How to complete this task: Take the introduction about Anne Frank below further, picking up right after its final sentence.

INTRODUCTION
A thirteen-year-old girl in Netherlands is given a diary for her birthday. Two days later she starts writing in it. It would have been the typical diary of a typical teenage girl, only it was the June of 1942, Adolf Hitler had launched his aggressive campaign against the Jews of continental Europe; his armies had taken over much of the continent already Austria, Czechoslovakia, and Poland falling one after the other like matchsticks-and when the Germans entered Netherlands, the little girl, also a Jew, went into hiding with her father Otto Frank, her mother Edith, sister Margot, and another family of three in a sealed-off room concealed behind a wooden bookcase in the upper annex of the building her father worked in, in Amsterdam. There she would remain in hiding with the others for two years until they would all be betrayed and then whisked away by soldiers of the occupying German forces to a concentration camp where she would ultimately die of typhus, a mere two weeks before she would have been liberated along with the others by British troops had she managed to pull herself through the illness, Anne Frank was fifteen years old when she died in that Bergen-Belsen concentration camp in the early days of March 1945, her short young life snuffed out tragically by the workings of a twisted manic ideology.

Given data:
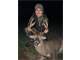 Alabama Managed Hunting Land White Tail Deer Turkey Dove Photo 11
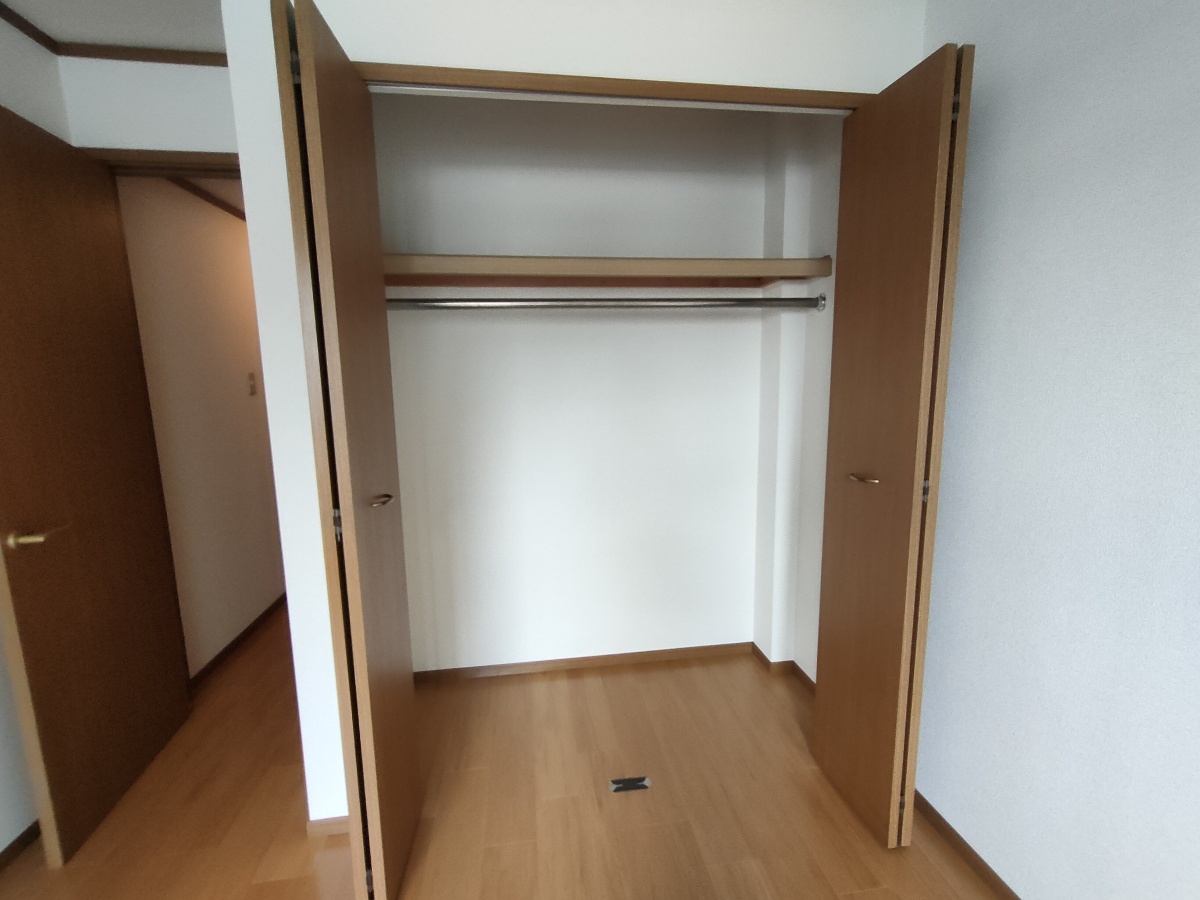収納 写真16
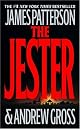 The Jester by James Patterson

Response for this exercise:
Born in June 1929, Anne Frank would have probably led a life of obscurity had her diary not been published by her father in 1947. She would have remained a number, a faceless statistic lost in a government file supposedly documenting the human side of the Second World War. But, it was not to be so. Though she had started writing in her diary in the summer of 1942, it had never been with the intention of creating a record of her experiences as a Jew in hiding Anne’s diary was, for her, a space to express herself in the most honest and candid of terms. She shied away from writing nothing, revealing all and baring her very soul on the pages of the diary. However, in March 1944, Anne heard a radio broadcast by a member of the Dutch government in exile in London who spoke of wanting to create a public archive of the Dutch people’s experiences of oppression under the German regime. He asked the people to save all their letters, their diaries, journals, and photographs for they would all prove invaluable to his project. Inspired, Anne began editing her journal with the intention of submitting it for publication once the war was over. She worked her way through two years of writing, always staying true to what she had seen and been through, to what she had written.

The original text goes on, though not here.